* start Data for this task *

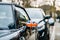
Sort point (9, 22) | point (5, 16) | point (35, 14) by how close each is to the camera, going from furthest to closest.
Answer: point (35, 14), point (5, 16), point (9, 22)

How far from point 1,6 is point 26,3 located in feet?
88.4

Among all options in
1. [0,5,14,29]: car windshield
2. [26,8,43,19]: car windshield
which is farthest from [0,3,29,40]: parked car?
[26,8,43,19]: car windshield

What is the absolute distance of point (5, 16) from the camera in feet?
13.5

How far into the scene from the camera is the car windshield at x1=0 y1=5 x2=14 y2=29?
3941mm

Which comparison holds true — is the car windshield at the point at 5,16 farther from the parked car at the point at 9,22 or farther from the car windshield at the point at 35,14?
the car windshield at the point at 35,14

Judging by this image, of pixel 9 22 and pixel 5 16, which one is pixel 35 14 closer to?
pixel 5 16

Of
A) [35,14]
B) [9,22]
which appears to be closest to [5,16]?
[9,22]

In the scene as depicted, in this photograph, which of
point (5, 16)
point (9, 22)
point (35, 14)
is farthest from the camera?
point (35, 14)

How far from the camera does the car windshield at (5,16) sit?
394cm

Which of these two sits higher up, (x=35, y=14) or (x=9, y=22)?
(x=9, y=22)

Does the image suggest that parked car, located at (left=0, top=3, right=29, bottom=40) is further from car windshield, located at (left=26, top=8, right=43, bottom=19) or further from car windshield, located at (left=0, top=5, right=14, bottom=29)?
car windshield, located at (left=26, top=8, right=43, bottom=19)

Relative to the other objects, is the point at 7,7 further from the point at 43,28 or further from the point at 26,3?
the point at 26,3

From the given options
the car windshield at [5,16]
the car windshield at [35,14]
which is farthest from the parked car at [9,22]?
the car windshield at [35,14]

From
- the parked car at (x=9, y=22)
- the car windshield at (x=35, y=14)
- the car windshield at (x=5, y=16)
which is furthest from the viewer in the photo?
the car windshield at (x=35, y=14)
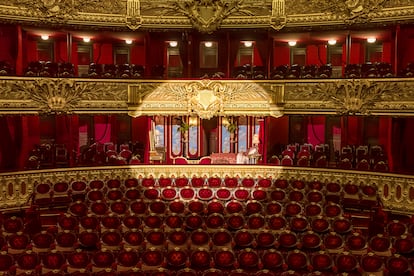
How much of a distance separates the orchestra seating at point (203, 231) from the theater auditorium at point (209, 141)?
0.07 feet

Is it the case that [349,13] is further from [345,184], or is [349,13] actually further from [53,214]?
[53,214]

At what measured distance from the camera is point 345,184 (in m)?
8.47

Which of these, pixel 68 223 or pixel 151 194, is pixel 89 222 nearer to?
pixel 68 223

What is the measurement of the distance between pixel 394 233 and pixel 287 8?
4.77m

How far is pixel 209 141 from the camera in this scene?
1215 cm

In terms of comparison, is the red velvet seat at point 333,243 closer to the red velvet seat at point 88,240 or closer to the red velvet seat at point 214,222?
the red velvet seat at point 214,222

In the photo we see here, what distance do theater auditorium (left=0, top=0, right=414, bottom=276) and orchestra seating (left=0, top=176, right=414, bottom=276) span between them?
0.02m

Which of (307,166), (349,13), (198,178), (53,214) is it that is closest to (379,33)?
(349,13)

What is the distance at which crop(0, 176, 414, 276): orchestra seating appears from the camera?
221 inches

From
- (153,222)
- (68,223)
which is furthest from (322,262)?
(68,223)

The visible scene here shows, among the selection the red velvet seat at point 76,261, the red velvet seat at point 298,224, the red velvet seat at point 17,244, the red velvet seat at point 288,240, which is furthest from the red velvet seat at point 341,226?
the red velvet seat at point 17,244

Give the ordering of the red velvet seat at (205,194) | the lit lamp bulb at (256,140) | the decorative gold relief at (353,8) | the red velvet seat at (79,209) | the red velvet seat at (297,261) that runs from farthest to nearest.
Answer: the lit lamp bulb at (256,140)
the decorative gold relief at (353,8)
the red velvet seat at (205,194)
the red velvet seat at (79,209)
the red velvet seat at (297,261)

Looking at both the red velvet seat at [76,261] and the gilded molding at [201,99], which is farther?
the gilded molding at [201,99]

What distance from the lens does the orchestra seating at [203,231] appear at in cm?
562
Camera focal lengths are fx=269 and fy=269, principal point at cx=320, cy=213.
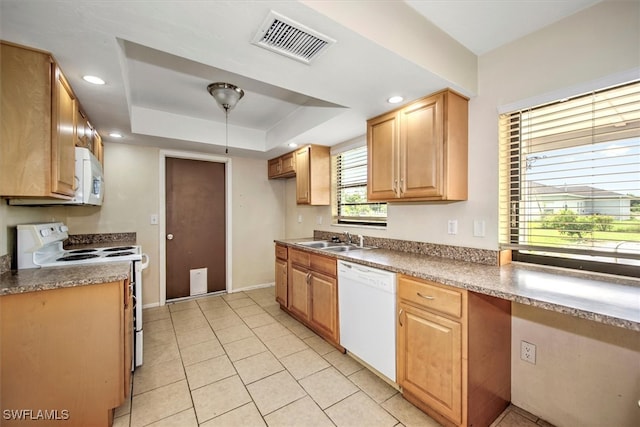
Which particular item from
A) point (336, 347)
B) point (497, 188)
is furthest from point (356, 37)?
point (336, 347)

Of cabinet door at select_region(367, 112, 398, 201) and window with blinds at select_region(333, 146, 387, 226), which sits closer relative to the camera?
cabinet door at select_region(367, 112, 398, 201)

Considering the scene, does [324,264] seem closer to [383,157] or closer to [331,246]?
[331,246]

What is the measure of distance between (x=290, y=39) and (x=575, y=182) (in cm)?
183

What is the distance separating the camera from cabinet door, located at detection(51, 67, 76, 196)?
1538mm

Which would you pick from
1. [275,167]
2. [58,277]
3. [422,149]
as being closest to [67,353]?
[58,277]

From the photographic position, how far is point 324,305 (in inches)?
101

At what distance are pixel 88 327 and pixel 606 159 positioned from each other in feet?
10.1

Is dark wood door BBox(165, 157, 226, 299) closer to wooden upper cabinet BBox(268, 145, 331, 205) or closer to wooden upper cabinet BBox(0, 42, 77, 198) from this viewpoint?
wooden upper cabinet BBox(268, 145, 331, 205)

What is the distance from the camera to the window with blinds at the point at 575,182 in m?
1.43

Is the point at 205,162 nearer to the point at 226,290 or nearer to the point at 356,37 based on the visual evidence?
the point at 226,290

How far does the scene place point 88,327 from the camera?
156 centimetres

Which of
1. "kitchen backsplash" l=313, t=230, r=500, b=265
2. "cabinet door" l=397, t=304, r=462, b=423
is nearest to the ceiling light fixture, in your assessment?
"kitchen backsplash" l=313, t=230, r=500, b=265

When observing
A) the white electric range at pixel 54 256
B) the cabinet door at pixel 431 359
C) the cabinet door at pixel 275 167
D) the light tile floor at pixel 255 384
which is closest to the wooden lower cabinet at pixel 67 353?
the light tile floor at pixel 255 384

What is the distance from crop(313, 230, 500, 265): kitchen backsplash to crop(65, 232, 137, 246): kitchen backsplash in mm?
2975
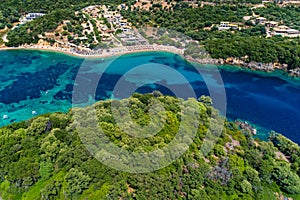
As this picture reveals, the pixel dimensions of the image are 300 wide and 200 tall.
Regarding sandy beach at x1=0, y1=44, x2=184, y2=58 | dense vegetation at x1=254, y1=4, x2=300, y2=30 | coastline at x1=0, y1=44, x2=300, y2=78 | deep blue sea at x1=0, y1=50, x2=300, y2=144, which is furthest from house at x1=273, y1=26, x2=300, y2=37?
sandy beach at x1=0, y1=44, x2=184, y2=58

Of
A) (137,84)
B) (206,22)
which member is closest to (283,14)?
(206,22)

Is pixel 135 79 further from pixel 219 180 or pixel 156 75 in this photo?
pixel 219 180

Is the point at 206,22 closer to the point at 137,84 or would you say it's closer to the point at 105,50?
the point at 105,50

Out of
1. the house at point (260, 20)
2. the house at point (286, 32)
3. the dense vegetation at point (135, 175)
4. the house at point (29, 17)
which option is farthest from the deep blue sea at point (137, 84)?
the house at point (260, 20)

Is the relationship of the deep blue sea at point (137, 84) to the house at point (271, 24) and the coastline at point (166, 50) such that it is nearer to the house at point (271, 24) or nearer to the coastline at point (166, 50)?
the coastline at point (166, 50)

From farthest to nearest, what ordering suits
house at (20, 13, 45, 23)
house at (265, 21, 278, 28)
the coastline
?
house at (20, 13, 45, 23) → house at (265, 21, 278, 28) → the coastline

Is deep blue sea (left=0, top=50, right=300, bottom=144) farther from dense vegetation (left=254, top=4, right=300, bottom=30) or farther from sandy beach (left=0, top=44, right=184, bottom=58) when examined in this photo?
dense vegetation (left=254, top=4, right=300, bottom=30)
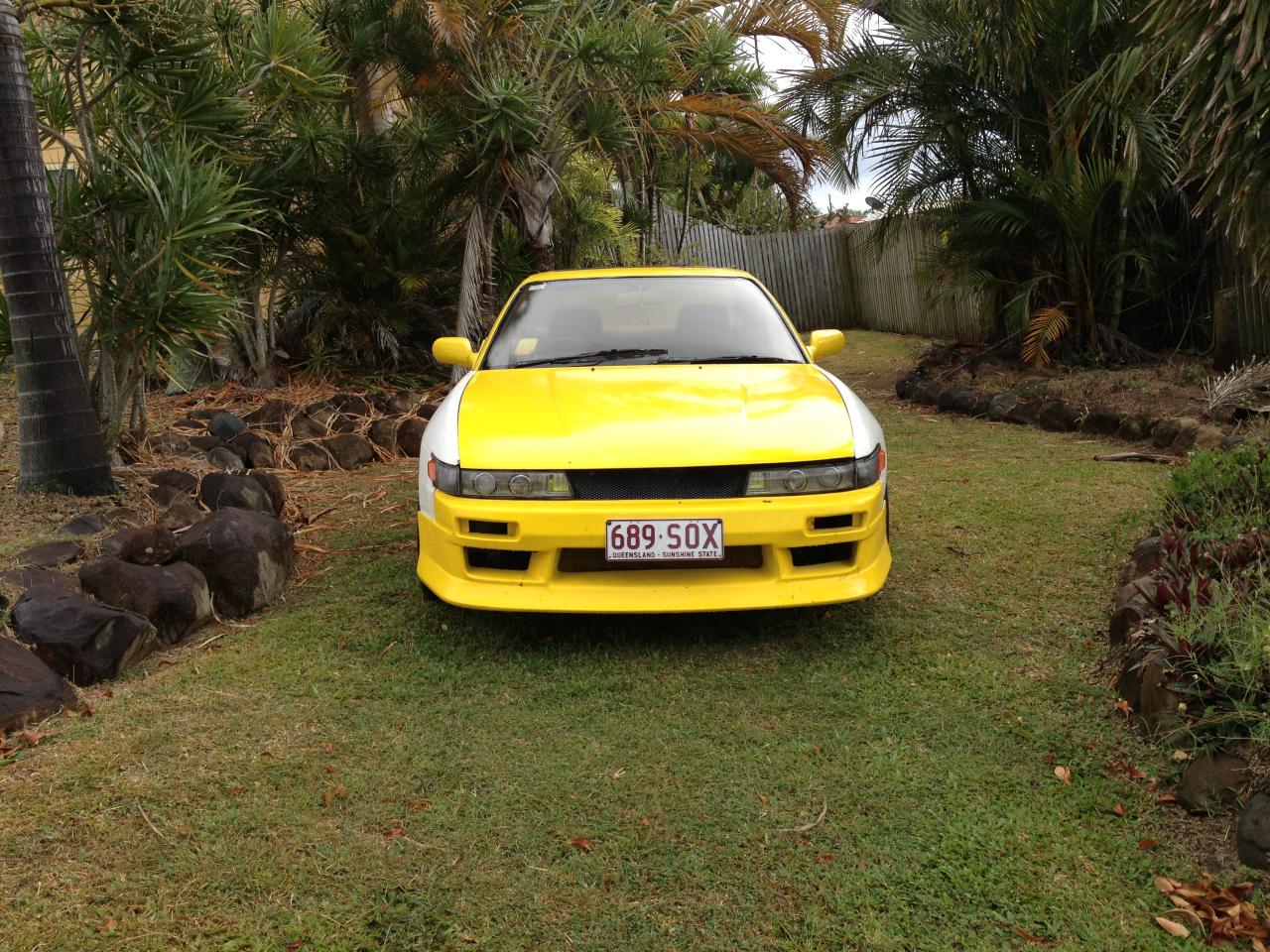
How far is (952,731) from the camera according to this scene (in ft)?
9.83

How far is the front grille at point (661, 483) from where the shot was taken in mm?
3391

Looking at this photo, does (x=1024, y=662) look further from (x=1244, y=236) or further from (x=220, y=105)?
(x=220, y=105)

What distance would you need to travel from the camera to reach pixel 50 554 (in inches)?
157

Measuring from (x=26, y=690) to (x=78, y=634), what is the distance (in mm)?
330

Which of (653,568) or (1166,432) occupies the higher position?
(653,568)

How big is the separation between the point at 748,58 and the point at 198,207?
8419 millimetres

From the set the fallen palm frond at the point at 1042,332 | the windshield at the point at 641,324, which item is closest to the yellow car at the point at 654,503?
the windshield at the point at 641,324

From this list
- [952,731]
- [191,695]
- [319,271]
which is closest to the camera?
[952,731]

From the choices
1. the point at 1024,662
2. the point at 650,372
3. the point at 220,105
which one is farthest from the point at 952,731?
the point at 220,105

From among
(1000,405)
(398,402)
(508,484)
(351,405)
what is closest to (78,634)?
(508,484)

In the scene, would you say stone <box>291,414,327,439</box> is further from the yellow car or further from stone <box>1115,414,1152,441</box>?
stone <box>1115,414,1152,441</box>

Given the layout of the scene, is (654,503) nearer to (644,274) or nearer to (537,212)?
(644,274)

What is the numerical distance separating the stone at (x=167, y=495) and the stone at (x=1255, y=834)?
14.5ft

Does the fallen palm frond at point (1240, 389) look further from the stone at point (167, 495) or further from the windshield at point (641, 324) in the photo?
the stone at point (167, 495)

* end Data for this task *

> [Set problem]: Find the line with "From the set" in the listing above, then write out that line and each remaining line exactly, with no other text.

> [Solution below]:
From the set the fallen palm frond at the point at 1042,332 | the windshield at the point at 641,324, which item is closest to the yellow car at the point at 654,503?
the windshield at the point at 641,324

From this list
- [952,731]
- [191,695]
- [319,271]
which is closest to the camera?
[952,731]

From the choices
1. the point at 1024,662
2. the point at 650,372
3. the point at 220,105
which one is farthest from the point at 952,731?
the point at 220,105

From among
(1000,405)
(398,402)
(508,484)
(351,405)
what is closest to (78,634)?
(508,484)

In the scene, would you say stone <box>291,414,327,439</box> is further from the yellow car or further from stone <box>1115,414,1152,441</box>?
stone <box>1115,414,1152,441</box>

Given the layout of the scene, is (654,503) nearer to (644,274) or nearer to (537,212)?
(644,274)

What is the numerical distance separating the stone at (x=167, y=495) and the stone at (x=1255, y=834)?
14.5ft

Does the fallen palm frond at point (1240, 389) look further from the stone at point (167, 495) or further from the windshield at point (641, 324) in the photo?
the stone at point (167, 495)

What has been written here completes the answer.